[START Supplied text]
However, as has been noted in some earlier responses these
aforementioned general measures do not in any way take into
consideration whether prediction and classification according to a
model, with the help of explanatory variables, performs any better
than knowing the overall proportions of the outcome classes.
For this purpose, the asymmetric summary measures of association based
on Proportionate Reduction of Error (PRE) are good candidates for
evaluating prediction accuracy, where we expect that the prediction or
classification process on the basis of the models should exceed some
baselines or thresholds. However, one cannot use the Goodman-Kruskal
lambda and tau as such, but make some adjustments to account for the
possibility of incorrect prediction.

With this approach one compares prediction/classification errors with
the model, error(model), to the baseline level of
prediction/classification errors without the error(model, baseline),
according to formula 10 below. (Menard 1995: 28-30). The formula for
the error with the model remains the same, irrespective of whether we
are evaluating prediction or classification accuracy, presented in
(5), but the errors without the model vary according to the intended
objective, presented in (6) and (7). Subsequently, the measure for the
proportionate reduction of prediction error is presented in (9) below,
and being analogous to the Goodman-Kruskal lambda it is designated as
lambda(prediction). Similarly, the measure for proportionate reduction
of classification error is presented in (10), and being analogous with
the Goodman-Kruskal tau it is likewise designated as
tau(classification). For both measures, positive values indicate
better than baseline classification, while negative values worse
performance.
[END Supplied text]
[START Listing]
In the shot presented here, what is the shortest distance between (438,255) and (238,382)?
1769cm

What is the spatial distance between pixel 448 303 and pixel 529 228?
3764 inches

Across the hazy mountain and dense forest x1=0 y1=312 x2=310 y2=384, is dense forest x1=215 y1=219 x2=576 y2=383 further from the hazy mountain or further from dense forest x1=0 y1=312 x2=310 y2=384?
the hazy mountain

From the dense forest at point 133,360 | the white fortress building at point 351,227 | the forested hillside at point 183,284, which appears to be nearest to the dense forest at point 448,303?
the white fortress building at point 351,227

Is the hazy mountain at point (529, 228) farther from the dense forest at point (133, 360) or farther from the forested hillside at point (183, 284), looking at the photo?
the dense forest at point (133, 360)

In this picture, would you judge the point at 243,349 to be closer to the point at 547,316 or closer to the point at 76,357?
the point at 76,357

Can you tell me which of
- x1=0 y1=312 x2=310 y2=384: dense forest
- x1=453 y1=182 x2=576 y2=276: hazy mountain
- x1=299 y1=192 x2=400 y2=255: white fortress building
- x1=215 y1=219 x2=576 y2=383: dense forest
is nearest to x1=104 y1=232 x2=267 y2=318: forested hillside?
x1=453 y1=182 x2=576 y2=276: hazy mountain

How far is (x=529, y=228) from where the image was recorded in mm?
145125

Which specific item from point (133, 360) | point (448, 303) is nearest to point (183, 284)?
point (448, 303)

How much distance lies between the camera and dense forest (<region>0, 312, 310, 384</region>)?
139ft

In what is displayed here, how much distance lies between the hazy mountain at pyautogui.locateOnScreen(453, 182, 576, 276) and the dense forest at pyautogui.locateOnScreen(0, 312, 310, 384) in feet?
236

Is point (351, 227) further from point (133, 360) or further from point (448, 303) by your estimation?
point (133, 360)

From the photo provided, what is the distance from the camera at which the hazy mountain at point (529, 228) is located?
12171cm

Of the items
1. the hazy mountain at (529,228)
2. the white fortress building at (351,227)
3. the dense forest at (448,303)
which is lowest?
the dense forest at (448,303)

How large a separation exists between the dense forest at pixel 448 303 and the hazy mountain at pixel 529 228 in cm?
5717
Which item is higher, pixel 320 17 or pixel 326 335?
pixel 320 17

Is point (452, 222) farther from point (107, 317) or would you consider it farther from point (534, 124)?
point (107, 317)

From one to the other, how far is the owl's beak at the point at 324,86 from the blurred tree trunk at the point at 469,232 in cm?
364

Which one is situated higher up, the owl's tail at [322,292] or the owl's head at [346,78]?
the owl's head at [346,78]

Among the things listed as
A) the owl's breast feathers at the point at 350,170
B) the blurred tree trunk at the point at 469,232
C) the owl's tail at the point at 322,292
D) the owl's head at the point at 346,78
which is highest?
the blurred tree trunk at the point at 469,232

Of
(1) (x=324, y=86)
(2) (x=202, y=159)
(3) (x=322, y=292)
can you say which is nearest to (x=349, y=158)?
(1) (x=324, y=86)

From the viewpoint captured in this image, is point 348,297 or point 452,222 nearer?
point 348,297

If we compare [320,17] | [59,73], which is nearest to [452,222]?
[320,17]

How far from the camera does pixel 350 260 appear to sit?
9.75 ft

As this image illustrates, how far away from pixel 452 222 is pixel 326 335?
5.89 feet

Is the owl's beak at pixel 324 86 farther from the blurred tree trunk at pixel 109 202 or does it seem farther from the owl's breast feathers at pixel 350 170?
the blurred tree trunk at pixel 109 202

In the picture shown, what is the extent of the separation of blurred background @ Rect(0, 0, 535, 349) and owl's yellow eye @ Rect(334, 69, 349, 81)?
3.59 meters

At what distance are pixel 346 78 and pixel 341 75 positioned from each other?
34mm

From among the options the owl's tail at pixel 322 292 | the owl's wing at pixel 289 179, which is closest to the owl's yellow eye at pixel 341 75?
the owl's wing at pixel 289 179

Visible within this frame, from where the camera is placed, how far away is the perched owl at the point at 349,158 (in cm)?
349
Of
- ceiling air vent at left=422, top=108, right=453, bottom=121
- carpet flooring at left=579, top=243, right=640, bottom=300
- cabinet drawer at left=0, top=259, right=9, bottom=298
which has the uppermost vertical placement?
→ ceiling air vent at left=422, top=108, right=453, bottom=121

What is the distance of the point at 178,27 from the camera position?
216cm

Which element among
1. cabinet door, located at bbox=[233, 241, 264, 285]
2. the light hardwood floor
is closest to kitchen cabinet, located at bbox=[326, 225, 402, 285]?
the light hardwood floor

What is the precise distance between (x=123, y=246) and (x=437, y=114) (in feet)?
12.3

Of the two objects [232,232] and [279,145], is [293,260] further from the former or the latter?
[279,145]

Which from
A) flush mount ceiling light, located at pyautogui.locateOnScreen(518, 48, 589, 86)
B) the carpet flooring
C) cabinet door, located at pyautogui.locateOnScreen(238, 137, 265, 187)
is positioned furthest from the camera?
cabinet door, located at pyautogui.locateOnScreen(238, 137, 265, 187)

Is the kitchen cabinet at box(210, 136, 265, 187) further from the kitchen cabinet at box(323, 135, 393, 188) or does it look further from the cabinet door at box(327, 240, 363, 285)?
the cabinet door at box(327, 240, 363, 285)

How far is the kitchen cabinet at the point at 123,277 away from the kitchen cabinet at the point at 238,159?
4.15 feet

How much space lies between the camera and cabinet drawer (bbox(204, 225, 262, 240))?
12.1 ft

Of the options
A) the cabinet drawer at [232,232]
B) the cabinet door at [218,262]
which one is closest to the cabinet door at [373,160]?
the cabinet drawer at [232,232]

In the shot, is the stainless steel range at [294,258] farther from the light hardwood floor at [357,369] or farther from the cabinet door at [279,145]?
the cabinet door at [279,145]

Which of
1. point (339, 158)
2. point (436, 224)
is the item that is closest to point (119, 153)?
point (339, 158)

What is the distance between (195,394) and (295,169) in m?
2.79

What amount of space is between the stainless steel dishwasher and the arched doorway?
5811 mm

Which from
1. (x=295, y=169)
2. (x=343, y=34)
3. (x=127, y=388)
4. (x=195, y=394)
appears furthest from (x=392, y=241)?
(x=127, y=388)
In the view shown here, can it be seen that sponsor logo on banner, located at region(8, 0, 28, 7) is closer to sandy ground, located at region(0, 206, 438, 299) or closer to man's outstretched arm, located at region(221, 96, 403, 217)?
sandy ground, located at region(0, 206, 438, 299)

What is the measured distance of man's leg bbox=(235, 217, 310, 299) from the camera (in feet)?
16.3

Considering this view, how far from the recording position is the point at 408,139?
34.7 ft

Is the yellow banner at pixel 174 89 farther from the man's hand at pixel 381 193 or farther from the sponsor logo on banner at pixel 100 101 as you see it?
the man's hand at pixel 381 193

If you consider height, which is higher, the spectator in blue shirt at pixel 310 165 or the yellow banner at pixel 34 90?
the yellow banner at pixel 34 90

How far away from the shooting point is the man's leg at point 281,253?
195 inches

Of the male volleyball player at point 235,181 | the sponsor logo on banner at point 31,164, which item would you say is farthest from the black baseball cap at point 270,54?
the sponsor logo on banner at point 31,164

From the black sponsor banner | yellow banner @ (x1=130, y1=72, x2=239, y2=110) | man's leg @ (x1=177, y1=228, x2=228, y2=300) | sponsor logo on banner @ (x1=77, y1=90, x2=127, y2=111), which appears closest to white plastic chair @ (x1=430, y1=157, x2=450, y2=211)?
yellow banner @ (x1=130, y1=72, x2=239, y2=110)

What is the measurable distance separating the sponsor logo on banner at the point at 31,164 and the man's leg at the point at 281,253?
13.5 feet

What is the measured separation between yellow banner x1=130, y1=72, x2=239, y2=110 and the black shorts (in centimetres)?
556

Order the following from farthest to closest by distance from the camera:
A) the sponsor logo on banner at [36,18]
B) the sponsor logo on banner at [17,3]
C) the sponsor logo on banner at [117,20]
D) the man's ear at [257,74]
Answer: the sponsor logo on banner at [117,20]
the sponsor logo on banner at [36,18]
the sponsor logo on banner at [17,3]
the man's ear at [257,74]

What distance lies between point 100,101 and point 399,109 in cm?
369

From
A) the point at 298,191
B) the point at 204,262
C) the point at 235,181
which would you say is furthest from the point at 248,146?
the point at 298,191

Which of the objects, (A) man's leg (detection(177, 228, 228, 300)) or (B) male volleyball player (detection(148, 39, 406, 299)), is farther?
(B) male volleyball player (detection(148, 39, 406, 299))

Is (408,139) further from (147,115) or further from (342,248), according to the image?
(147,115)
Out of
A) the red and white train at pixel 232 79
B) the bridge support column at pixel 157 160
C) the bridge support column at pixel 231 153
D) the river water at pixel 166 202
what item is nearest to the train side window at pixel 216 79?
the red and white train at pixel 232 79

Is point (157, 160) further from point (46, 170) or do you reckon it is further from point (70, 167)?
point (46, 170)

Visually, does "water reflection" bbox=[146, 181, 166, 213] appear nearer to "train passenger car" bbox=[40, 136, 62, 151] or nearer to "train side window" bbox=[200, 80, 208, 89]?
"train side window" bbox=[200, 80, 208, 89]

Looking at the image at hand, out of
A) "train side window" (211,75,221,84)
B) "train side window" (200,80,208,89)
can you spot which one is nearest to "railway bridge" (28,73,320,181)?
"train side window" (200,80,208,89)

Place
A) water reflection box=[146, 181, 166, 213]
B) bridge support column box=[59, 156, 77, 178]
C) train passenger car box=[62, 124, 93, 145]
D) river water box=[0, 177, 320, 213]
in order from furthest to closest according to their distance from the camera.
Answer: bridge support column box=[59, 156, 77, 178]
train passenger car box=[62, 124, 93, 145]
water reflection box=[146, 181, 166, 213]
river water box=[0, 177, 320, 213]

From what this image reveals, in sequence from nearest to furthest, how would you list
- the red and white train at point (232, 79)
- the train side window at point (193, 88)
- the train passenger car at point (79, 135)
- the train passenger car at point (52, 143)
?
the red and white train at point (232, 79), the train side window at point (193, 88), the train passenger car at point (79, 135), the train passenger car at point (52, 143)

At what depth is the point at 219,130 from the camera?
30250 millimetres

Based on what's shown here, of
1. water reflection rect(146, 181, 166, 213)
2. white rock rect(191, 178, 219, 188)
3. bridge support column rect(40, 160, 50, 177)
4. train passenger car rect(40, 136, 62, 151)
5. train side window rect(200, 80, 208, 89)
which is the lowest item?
[END Listing]
▶ [Written instruction]: Extend the text on proportionate reduction of error, picking up after its final sentence. The records bear no relation to the text on proportionate reduction of error.

▶ [Reply to the task]:
(5)  error(model) = N - SUM{k=1...K}n[k,k] = N - SUM{diag(n)],
where n is the 2x2 prediction/classification matrix

(6)  error(baseline, prediction) = N - max(R[k]),
with R[k] = marginal row sums for each row k of altogether K classes
and N the sum total of cases.

(7)  error(baseline, classification) = SUM{k=1...K}(R[k]·((N-R[k])/N)

with R[k] = marginal row sums for each row k of altogether K classes
and N the sum total of cases.

(8) PRE = error(baseline)-error(model))/error(baseline,pred.|class.)

(9) lambda(prediction) = 1-error(model) / error(baseline,prediction)

(10) tau(classification) = 1-error(model)/ error(baseline,classification)

REFERENCES:

Cohen, Jacob, Cohen Patricia, West, Stephen G. and Leona S. Aiken.
2003. Applied Multiple Regression/Correlation Analysis for the
Behavioral Sciences (3rd edition). Lawrence Erlbaum Associates,
Mahwah, New Jersey.

Menard, Scott. 1995. Applied Logistic Regression Analysis. Sage
University Paper Series on Quantitative Applications in the Social
Sciences 07-106. Sage Publications, Thousand Oaks, California.

Manning, Christopher D., and Hinrich Schütze. 1999. Foundations of
statistical natural language processing." Cambridge, Massachusetts:
MIT Press.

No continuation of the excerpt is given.